Whole-genome sequence analysis of Vibrio cholerae from three outbreaks in Uganda, 2014 - 2016

Abstract

Background: Cholera remains a serious public health problem in Uganda and Africa. The aim of this study was to provide the complete array of antimicrobial resistance genes, integrative and conjugative elements, virulence genes, pathogenicity islands, plasmids, and insertion sequences in the strains. In addition, this study also aimed to provide a single nucleotide polymorphism (SNP) based phylogenetic analysis of the strains. Methods: In the analysis, both Linux and web-based bioinformatics approaches were used to analyze the study sequences. Databases used included; FastQC, MultiQC, Snippy, PANTHER, PATRIC, Unicycler, ISFinder, Center for Genomic Epidemiology pipelines (i.e.
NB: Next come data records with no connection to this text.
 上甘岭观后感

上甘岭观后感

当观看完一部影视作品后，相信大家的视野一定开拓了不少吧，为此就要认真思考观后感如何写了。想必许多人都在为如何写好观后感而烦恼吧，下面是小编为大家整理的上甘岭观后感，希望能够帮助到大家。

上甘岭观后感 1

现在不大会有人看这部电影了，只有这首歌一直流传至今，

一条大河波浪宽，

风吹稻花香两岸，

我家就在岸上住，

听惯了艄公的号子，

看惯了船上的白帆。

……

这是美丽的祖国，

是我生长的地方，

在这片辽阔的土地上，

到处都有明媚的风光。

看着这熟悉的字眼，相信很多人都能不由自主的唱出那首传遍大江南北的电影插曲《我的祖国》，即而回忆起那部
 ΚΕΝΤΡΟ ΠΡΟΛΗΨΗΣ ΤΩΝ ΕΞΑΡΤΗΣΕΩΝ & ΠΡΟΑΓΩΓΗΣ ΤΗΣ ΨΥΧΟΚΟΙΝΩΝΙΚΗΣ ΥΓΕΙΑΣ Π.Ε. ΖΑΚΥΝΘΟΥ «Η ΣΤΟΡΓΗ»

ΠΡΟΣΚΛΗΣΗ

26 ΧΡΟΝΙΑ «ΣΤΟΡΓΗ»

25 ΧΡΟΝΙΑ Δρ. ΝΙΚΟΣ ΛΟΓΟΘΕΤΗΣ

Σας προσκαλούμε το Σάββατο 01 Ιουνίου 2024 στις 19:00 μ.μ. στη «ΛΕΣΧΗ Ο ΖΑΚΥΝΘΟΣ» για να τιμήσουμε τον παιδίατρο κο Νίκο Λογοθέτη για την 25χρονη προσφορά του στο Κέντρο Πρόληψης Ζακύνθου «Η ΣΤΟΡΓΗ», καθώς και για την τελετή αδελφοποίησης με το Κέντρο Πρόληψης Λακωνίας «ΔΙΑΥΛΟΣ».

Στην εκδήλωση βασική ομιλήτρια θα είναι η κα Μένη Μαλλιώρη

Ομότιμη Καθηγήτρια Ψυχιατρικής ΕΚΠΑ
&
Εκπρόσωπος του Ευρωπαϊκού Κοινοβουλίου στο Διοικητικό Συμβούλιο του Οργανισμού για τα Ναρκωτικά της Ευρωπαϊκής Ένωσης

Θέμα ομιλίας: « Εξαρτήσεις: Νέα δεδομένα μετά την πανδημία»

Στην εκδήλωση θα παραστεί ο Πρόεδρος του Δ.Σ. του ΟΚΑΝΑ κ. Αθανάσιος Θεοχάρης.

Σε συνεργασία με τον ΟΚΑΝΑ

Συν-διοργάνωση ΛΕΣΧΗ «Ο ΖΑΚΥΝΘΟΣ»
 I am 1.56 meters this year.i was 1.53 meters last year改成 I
MLST, PlasmidFinder, MyDbFinder, and ResFinder), MashTree and IcyTree.  Results: The 10 sequenced strains of Vibrio cholerae were found to carry virulence-associated genes including MakA, ctxA, ctxB, carA, carB, trpB, clpB, ace, toxR, zot, rtxA, ompW, ompR, gmhA, fur, hlyA, and rstR. Also identified were: genes of the Type VI secretion system including vasA-L, vgrG-2, vgrG-3, vipA/mglA, and vipB/mglB; alsD (VC1589), involved in the synthesis of 2,3-butanediol; alsR, involved in the acetate-responsive LysR-type regulation; makA, the flagella-mediated cytotoxin gene; Type VI pilus genes including tcpA-F, tcpH-J, tcpN, tcpP-T, and icmF/vasK; adherence genes acfA-D and IlpA; and quorum sensing system genes luxS and cqsA. Pathogenicity islands identified comprised of VSP-1 and VSP-2, as well as VPI-1 and VPI-2. In addition, strA and B, APH(3'')-I, APH(3'')-Ib, APH(6)-Id, APH(6)-Ic, murA, pare, dfrA1, floR, catB, and catB9 were among the antimicrobial resistance genes found in the sequences. Analysis for SNPs shared among the sequences showed that the sequenced strains shared 218 SNPs and of these, 98 SNPs were missense. Gene enrichment analysis of these SNPs showed enrichment in genes that mediate transmembrane-signaling receptor activity, peptidyl-prolyl cis-trans isomerase activity, and phosphor-relay response regulator activity. Conclusions: This study applied bioinformatics approaches to provide comprehensive genomic analysis of V. cholerae genomes obtained from Uganda.